- **EXERCISE INSTRUCTIONS**
Below are some records. Return exactly the lines from the one with "Ariana Double Bed with Elegant Headboard" to the one with "Gray Queen Cotton", and nothing else.

- **MATERIAL PROVIDED**
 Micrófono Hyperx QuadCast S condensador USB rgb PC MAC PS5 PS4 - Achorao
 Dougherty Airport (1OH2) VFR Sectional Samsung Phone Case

--

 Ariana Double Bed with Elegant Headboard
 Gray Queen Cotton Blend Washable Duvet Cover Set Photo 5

- **FINISHED EXERCISE**
 Ariana Double Bed with Elegant Headboard
 Gray Queen Cotton Blend Washable Duvet Cover Set Photo 5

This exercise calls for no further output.